Researchers recruited 20 five-year-olds and videoed them individually answering a range of verbal arithmetic questions of varying difficulty. All questions were posed by the same researcher, who sat in front of them.
Half of the children were instructed to look away from the researcher while they considered the answers - a technique known as 'gaze aversion'. The others received no such instruction and acted as a control group.
The team of researchers found that the children encouraged to look away answered 72.5 per cent of the questions correctly, compared with just 55.9 per cent in the control group.
Dr Gwyneth Doherty-Sneddon, developmental psychologist at Stirling University and researcher in the study, said, 'Faces are very cognitively demanding. When we look at a person's face we tend to be drawn into it and this can be distracting. Averting your gaze helps: it makes it easier to concentrate.
'We know that gaze aversion increases as children get older.

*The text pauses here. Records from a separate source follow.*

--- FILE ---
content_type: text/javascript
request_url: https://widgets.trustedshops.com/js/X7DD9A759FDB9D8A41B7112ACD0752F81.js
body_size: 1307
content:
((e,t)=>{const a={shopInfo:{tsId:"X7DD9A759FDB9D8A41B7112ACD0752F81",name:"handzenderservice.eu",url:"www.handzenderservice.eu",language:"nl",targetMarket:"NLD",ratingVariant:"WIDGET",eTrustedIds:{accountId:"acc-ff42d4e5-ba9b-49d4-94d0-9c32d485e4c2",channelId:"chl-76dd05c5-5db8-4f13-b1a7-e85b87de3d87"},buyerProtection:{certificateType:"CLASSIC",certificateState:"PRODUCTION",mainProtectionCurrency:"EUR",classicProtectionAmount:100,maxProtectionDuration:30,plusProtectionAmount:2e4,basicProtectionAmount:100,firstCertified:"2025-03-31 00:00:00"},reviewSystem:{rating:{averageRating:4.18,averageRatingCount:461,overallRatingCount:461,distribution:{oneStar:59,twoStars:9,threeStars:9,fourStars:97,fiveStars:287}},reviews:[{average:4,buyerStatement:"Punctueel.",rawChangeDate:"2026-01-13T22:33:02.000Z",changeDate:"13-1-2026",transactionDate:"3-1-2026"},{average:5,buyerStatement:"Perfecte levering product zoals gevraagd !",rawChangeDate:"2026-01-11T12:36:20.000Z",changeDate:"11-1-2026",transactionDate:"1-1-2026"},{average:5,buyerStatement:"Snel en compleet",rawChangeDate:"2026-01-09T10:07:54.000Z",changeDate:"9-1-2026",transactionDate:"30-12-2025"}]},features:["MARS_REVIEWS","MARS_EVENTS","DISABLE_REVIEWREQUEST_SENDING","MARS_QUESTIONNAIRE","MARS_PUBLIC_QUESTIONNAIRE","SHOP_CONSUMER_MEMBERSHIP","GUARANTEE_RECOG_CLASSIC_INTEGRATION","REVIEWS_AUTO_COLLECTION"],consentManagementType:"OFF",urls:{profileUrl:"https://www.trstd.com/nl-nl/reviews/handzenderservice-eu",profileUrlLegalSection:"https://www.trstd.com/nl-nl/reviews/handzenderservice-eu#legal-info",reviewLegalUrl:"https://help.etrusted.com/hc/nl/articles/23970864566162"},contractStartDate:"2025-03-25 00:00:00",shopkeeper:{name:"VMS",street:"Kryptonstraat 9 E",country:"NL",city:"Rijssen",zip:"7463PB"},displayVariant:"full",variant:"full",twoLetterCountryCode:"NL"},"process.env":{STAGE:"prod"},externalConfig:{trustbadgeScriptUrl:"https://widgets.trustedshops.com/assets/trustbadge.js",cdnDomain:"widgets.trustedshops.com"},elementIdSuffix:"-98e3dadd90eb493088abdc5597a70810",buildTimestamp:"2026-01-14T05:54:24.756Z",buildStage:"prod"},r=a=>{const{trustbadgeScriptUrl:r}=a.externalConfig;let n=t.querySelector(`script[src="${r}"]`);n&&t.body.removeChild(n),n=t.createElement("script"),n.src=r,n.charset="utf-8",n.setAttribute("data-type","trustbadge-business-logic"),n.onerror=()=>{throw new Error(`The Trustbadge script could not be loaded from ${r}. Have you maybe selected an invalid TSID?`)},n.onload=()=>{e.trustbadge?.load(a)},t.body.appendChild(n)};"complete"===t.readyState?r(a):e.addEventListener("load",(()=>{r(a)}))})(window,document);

Eight-year-olds look away 80 to 90 per cent of the time, but five-year-olds only avert their gaze 30 to 40 per cent of the time.
'It is possible that the encouragement of gaze aversion could improve children's performance.
'However, the technique must be used appropriately. Children gain important visual clues from looking at their teacher's face when the teacher is speaking. But when the child is actively processing something in their head, it can be more useful to look away.'
'Helping children think: Gaze aversion and teaching' is published in the British Journal of Developmental Psychology (www.bpsjournals.co.uk/bjdp).